What you will do >>
1. Name each site that Presbyterian Homes of Georgia chose for its retirement community, according to the news article about that proposal.
2. According to the news article about the Presbyterian Homes retirement community, what speed limit applies on U.S. 441 at the site?

Quoted text >>
○ ○ ○ ○

Monday, April 13, 2015

Presbyterian Homes Representative Says Third Site For Continuing Care Facility Is The Right One

Back Before Planning Commission

Presbyterian Homes of Georgia, in its third attempt, says it finally has found the right location for its Athens area continuing care retirement community.

Its first selected location on Bishop Farms Parkway between Butler’s Crossing and Watkinsville turned out to be too expensive, Jon Williams of Williams and Associates told the Oconee County Planning Commission on March 16.

The second choice, on Rocky Branch Road, required too much investment in sewer infrastructure, according to Williams.

But this third site on U.S. 441 at Hog Mountain Road is just right. It meets the goals of being “the right piece of property at the right location,” Williams said.

Not everyone agrees with that assessment, with opponents particularly concerned about traffic issues because the site’s main entrance and exit is on U.S. 441--a designated north-south freight corridor with a 55 mph speed limit.

The Planning Commission, having tabled the rezone request by PHG last month, is to take up the issue again on April 20, but whether those opponents as well as proponents will have a chance to speak again remains undetermined.

March Decision

After Planning Commission Chairman Dan Arnold declared the public hearing closed on March 16, a majority of the Commission decided it wanted to delay action on the rezone request.

Several commissioners said they needed time to digest last minute requests by Williams that a list of conditions be added to the rezone, dealing, among other issues, with traffic. Williams’ land planning company is representing PHG in the rezone.

Williams’ explanation of the site selection is below.

OCO: PC 3 16 15 Williams Shorter from Lee Becker on Vimeo

B.R. White, Oconee County Planning Department director, told me on Friday that the Planning Commission will have to decide if it wants to reopen the public hearing to allow citizens a chance to add additional comments.

The Commission simply could pick up where it left off last month after the hearing was closed. In that case, it could ask questions of staff, of Williams, and of any citizens present.

The agenda has not yet been released for the meeting next Monday, but another controversial rezone also was tabled until April 20. That involves a proposed complex of office warehouses on Jimmy Daniell Road.

Opposition From Start

PHG’s decision to locate its continuing care retirement community (CCRC) at this third location ran into opposition from the start.

It abuts at the rear one of the wealthiest subdivisions in the county–Crystal Hills–and University of Georgia Basketball Coach Mark Fox would be one of the facility’s closest neighbors.

PHG quickly changed its plans for the CCRC to create a larger buffer for those properties and to move some of the smaller residences in the complex away from the subdivision.

Residents of two other high-end subdivisions, Lake Wellbrook and the rather small Phinizy Court, have opposed the project because, they contend, it will bring unwanted new traffic through their subdivision and make it difficult for them to use Wellbrook Road.

Wellbrook Road (also spelled Welbrook) is the major access route for residents of these subdivisions wishing to reach U.S. 441.

○ ○ ○ ○

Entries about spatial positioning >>
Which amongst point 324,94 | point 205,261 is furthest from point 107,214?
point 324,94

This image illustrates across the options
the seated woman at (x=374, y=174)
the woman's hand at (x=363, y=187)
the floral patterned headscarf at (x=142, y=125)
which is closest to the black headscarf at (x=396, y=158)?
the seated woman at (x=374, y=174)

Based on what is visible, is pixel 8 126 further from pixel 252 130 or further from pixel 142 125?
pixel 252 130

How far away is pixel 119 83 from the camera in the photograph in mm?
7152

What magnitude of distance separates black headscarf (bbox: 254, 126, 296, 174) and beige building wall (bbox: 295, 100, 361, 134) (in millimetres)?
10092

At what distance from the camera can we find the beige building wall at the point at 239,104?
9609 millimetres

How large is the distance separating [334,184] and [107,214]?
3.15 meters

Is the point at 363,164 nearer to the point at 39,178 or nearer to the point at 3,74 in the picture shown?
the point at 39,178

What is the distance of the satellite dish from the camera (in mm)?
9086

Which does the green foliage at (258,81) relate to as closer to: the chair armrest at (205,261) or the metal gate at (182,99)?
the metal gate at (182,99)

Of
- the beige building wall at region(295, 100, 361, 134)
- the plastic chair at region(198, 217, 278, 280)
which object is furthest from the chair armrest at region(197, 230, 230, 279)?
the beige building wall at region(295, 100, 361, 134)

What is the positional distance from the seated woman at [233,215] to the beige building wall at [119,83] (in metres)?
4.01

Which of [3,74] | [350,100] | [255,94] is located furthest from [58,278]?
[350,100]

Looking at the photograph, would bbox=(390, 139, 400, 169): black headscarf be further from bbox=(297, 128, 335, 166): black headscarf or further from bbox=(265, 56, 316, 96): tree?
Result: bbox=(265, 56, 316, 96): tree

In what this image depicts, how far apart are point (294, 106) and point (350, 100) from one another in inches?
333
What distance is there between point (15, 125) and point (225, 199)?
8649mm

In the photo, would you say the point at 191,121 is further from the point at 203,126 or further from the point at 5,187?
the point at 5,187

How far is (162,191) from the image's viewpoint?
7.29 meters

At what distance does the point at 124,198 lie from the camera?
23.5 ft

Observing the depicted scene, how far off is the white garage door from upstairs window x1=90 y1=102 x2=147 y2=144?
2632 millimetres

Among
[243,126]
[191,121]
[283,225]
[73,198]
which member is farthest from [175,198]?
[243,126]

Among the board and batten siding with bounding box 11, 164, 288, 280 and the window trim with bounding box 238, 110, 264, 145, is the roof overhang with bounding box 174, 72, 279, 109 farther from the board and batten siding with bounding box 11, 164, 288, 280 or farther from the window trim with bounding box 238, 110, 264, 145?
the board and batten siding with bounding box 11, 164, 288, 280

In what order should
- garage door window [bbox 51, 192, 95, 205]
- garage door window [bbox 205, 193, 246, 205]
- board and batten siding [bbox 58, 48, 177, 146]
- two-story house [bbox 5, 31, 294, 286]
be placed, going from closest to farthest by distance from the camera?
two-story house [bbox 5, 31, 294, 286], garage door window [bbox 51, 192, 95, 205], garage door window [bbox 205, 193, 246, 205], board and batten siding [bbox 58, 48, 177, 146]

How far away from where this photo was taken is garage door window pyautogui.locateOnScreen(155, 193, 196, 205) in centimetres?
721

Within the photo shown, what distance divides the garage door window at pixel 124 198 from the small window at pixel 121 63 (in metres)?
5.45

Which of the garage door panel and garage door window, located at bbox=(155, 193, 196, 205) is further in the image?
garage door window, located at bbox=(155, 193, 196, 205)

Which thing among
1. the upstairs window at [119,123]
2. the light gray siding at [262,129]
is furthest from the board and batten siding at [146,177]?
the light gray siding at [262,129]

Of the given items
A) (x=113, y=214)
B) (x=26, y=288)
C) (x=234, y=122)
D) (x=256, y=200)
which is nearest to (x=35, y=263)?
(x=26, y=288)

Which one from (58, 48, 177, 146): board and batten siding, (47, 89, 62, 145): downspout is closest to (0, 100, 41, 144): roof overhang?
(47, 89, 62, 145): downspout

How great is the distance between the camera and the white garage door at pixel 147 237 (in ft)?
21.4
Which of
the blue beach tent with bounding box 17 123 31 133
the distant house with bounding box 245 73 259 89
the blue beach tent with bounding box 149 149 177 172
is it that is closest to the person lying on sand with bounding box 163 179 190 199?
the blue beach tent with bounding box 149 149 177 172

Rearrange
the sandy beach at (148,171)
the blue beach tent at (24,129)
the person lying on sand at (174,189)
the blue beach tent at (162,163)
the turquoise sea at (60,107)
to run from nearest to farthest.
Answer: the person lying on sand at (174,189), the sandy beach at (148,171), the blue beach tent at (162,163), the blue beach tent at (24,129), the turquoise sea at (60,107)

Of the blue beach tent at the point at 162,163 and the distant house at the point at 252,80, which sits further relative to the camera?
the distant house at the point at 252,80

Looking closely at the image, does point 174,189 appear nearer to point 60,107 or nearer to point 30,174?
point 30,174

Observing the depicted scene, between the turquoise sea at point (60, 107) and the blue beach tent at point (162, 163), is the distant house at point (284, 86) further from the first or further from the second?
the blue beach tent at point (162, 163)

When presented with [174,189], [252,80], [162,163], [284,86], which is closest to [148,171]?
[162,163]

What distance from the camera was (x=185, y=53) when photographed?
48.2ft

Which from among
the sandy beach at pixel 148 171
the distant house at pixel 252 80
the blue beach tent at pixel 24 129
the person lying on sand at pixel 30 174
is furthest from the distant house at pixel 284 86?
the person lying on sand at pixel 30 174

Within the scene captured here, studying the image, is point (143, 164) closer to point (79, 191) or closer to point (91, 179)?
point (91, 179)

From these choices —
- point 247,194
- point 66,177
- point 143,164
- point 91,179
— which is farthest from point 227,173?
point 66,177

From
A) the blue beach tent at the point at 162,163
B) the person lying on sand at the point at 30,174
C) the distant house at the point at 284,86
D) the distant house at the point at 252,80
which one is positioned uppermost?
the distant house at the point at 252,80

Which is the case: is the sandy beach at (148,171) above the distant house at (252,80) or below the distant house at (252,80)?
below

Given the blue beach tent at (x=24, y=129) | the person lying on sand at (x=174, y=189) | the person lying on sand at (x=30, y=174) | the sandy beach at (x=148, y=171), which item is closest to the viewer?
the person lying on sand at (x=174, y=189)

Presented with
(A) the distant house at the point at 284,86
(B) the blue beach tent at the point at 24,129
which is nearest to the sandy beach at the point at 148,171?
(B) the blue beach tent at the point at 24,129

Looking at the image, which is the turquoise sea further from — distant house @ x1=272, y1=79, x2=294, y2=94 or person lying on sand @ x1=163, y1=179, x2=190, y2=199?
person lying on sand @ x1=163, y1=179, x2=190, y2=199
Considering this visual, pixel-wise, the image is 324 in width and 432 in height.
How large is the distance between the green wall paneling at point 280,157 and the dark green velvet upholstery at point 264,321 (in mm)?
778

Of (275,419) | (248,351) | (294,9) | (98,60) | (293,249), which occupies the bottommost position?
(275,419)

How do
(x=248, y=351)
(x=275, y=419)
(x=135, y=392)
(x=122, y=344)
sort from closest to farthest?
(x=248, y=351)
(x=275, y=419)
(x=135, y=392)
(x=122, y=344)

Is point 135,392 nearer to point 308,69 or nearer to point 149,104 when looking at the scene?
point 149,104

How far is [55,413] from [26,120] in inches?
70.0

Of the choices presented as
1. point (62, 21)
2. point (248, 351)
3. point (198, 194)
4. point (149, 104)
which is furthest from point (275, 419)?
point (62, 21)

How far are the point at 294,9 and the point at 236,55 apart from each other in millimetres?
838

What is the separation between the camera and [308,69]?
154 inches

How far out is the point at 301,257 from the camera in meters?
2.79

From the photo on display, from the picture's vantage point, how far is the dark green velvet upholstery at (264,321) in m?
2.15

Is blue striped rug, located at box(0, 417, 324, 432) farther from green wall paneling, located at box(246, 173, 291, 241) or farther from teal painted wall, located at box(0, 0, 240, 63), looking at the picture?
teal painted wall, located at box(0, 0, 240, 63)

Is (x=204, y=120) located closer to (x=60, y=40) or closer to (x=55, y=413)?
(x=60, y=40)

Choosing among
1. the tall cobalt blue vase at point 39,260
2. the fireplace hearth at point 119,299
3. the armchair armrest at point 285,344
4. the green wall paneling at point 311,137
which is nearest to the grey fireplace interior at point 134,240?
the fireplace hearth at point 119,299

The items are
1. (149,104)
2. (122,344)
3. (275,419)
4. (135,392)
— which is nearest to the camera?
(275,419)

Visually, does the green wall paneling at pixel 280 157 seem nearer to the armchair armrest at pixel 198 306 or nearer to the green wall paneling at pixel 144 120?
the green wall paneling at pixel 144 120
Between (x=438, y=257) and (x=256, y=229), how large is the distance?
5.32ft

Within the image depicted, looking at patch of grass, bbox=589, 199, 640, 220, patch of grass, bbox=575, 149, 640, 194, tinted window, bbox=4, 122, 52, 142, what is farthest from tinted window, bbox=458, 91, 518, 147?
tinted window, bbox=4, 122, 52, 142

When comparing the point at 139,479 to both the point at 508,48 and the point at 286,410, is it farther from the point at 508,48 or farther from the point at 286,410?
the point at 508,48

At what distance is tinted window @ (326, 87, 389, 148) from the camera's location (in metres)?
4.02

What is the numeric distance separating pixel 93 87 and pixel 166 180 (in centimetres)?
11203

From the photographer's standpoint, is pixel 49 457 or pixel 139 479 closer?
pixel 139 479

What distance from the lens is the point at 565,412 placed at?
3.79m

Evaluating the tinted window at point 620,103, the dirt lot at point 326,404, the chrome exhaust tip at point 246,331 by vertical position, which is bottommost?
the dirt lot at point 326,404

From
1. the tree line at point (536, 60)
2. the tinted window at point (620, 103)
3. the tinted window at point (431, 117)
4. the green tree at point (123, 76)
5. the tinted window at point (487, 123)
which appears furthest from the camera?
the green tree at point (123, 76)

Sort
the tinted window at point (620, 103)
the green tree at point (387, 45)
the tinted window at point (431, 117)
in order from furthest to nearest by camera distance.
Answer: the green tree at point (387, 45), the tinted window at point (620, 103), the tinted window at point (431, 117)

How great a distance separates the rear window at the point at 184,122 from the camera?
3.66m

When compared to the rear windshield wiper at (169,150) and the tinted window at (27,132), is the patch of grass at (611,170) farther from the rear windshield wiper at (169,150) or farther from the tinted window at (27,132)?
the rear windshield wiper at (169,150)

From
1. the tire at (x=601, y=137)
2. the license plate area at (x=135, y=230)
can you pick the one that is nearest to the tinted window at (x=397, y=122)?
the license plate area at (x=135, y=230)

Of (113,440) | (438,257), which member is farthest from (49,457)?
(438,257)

○ ○ ○ ○

Task answers >>
1.
1. Bishop Farms Parkway between Butler’s Crossing and Watkinsville
2. Rocky Branch Road
3. U.S. 441 at Hog Mountain Road

2. 55 mph